Consigne:
D'après l'article sur les Bédouins du Néguev, répondez brièvement :
1. Combien de Bédouins vivent dans le désert du Néguev ?
2. Quel jour le plan a-t-il été approuvé ?
3. Quelle part de la terre revendiquée par les Bédouins resterait sous leur contrôle ?

Extrait de page:
Article paru dans
l'édition du 3 février 2013
Pas de terre promise
dans le Néguev
Par Laurent Zecchini
Le gouvernement français a ordonné aux agriculteurs et
éleveurs de moutons du Larzac de quitter pour toujours leurs terres afin de
s'installer en ville... Il leur a expliqué, précise Thabet
Abou Ras, que c'est pour leur bien, qu'en s'urbanisant, ils accéderont à la
modernité, et s'intégreront mieux dans la société. Puis il a ajouté : " Vous avez cinq ans pour obtempérer ; passé ce
délai, je vous déplacerai de force et récupérerai vos terres et vos fermes
" !
Que les habitants du Larzac nous pardonnent. Il ne s'agit
que d'un parallèle imagé suggéré par le docteur Thabet,
directeur d'Adalah, le Centre de défense des droits
juridiques de la minorité arabe en Israël. Ce discours s'adressait en réalité
aux 200 000 Bédouins du désert du Néguev. " Vous
imaginez la réaction en France ? On ne peut pas enfermer des milliers de gens
dans des villes contre leur volonté. Les Bédouins sont des nomades, le
gouvernement - israélien - n'a pas le droit de changer leur mode de vie
traditionnel, ils vivent de leurs troupeaux - de moutons -
, et sont chez eux dans le Néguev depuis des générations ! "
Le docteur Thabet ne décolère
pas depuis dimanche 27 janvier. Ce jour-là, alors que le gouvernement de
Benyamin Nétanyahou est en partance, après les
élections législatives du 22, le premier ministre a fait approuver à la
sauvette un plan destiné à régler une fois pour toutes un problème sur lequel
butent tous les gouvernements depuis près d'un demi-siècle : le sort des
Bédouins, minorité arabe du Néguev et autres lieux, groupe humain de loin le
plus pauvre d'Israël. Le plan porte le nom de Benny Begin, ministre sans
portefeuille.
Il concerne surtout quelque 80 000 Bédouins installés dans
35 villages " non reconnus " (donc illégaux), tandis que 120 000
d'entre eux sont sédentarisés dans sept agglomérations " modèles "
(où règnent souvent criminalité, chômage endémique, promiscuité et services
sociaux déficients), que leurs habitants qualifient de " townships ".
Quant aux premiers, ce sont pour l'essentiel des regroupements de cabanes
dépourvues d'électricité et d'accès à l'eau potable.
Selon les dispositions gouvernementales, 62 % de la terre
revendiquée par les Bédouins resterait sous leur contrôle, le reste devenant
domaine de l'Etat, ce qui signifie que toutes les constructions bédouines
seront détruites. La spécificité de ce projet teinté de motivations
stratégiques et identitaires est qu'il a été rejeté par tout le monde : les
Bédouins estiment qu'il est très en deçà de leurs revendications, et les
partis de la droite radicale et religieuse crient au scandale devant ce
" cadeau " fait aux Bédouins.

Données sources:
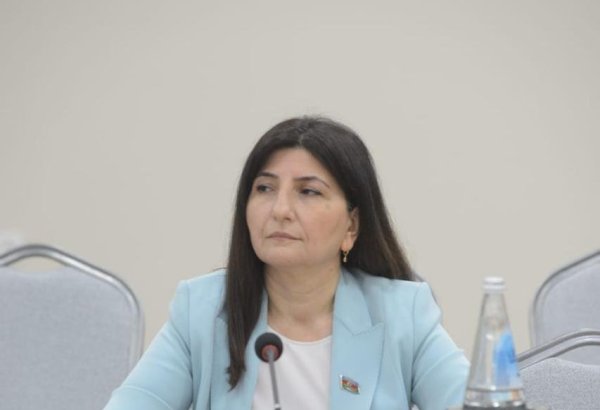 Azerbaijani MP Sevil Mikayilova joins discussions at 296th session of IPU Executive Committee in Greece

Votre réponse:
1. 200 000 Bédouins.
2. Le dimanche 27 janvier.
3. 62 %.